◆ PROBLEM STATEMENT ◆
Whenever "site" appears in a line of the entries below, that line counts; give the total only.
START SUPPLIED RECORDS
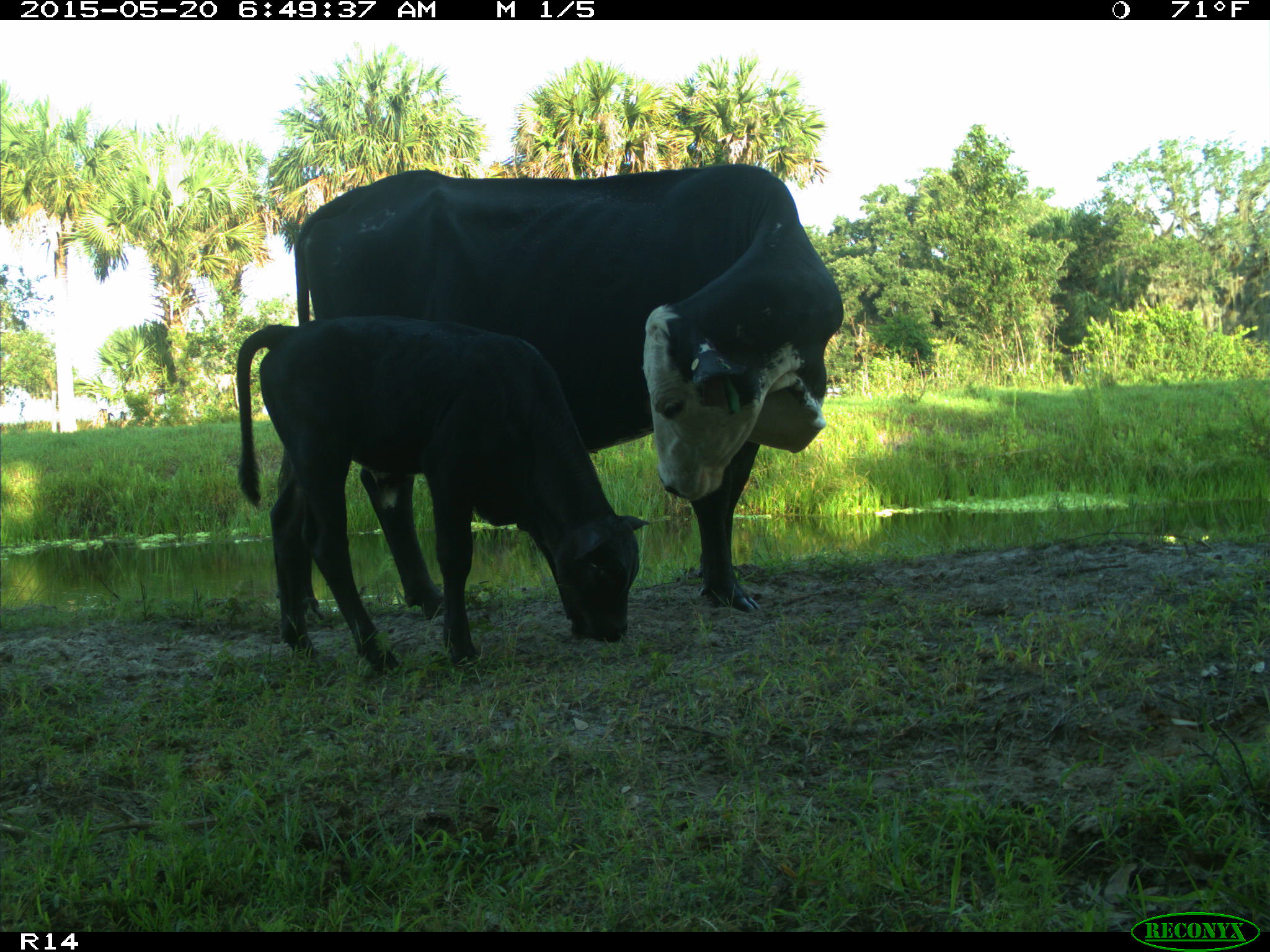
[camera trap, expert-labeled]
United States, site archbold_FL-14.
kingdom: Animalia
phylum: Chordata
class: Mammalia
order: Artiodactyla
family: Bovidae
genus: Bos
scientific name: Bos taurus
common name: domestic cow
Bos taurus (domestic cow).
END SUPPLIED RECORDS
START SUPPLIED RECORDS
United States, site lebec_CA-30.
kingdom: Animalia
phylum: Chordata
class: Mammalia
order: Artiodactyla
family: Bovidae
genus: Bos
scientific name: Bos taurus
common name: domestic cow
END SUPPLIED RECORDS
◆ ANSWER TO THE EXERCISE ◆
2